# I am #$%^ fed up with the high cost of living here in BC. What are jobs paying Washin



## HARRY304E (Sep 15, 2010)

lortech said:


> I am from the states and Washington State originally. I have done just about everything here in BC in regards to:
> 
> Installation of cisco routers and switches with some cli programming
> Troubleshooting some aspects of Cisco Phones and routers
> ...


Look here just pick the state..

http://www.bls.gov/oes/current/oes472111.htm






.


----------



## FrunkSlammer (Aug 31, 2013)

Vancouver aint an easy place to make a living!


----------



## triden (Jun 13, 2012)

Vancouver isn't for the faint of heart. I left there as soon as I finished school. Didn't feel like having a million dollar mortgage for a small house.


----------



## Mshea (Jan 17, 2011)

Your biggest challenge is getting a green card. Money is in Alberta not Washington or Oregon. In about 5 years there will be some really big deamnd for electricians in BC, just not the lower mainland.
Now that I have suffered 30 years of poverty to live here I just got used to it.


----------



## chicken steve (Mar 22, 2011)

There's ain't no greener grass LJK, but there's plenty of folks that'll sell you on that idea....~CS~


----------



## FrunkSlammer (Aug 31, 2013)

Yeah if I wanted to make a good hourly wage, I'd do some time up in Northern BC or Alberta. Everywhere else is just okay pay. Of course Vancouver just had obscene real estate prices. Though a a tradesman you could use that to your advantage.


----------



## Celtic (Nov 19, 2007)

.....


----------



## lortech (Mar 7, 2012)

Yes, I know. Glad most of you are up on the high cost of living here. Wife is from here and she has defiantly seen huge price hikes. Thank god she makes more then me and can afford to pay the bills. 

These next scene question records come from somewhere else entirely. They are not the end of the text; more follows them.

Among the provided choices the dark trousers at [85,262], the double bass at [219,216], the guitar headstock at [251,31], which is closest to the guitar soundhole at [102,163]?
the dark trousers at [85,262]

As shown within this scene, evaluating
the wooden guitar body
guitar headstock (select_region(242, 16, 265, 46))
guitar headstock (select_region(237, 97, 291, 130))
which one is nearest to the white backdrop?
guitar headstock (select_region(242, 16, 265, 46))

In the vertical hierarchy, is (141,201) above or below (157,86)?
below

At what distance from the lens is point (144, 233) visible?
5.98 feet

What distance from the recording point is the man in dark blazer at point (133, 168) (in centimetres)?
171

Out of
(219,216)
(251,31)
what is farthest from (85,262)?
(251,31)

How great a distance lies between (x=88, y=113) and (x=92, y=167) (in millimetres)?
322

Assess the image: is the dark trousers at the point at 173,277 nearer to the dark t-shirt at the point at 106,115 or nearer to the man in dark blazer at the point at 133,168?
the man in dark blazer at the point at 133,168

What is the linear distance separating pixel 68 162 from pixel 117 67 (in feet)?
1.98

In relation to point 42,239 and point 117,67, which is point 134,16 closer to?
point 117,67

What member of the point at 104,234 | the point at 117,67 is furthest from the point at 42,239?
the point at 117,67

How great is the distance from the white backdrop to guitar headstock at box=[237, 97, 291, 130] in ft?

I would not mind being away for a few months but also, are some of these locations also needing fiber optics experience? This may be my weak spot but, I am looking for some training. FOA or better known as Fiber Optics association has some courses though the light brigrade in Renton Washington as well as Bates technical collage in Tacoma. How many of you are Fo certified and feel, it provides more job security?

Can the jobs in Alberta be part time, ie, not winter months or will the employers ask for me to be there full time? I can handle the cold but not sure about -40 Celcius.


----------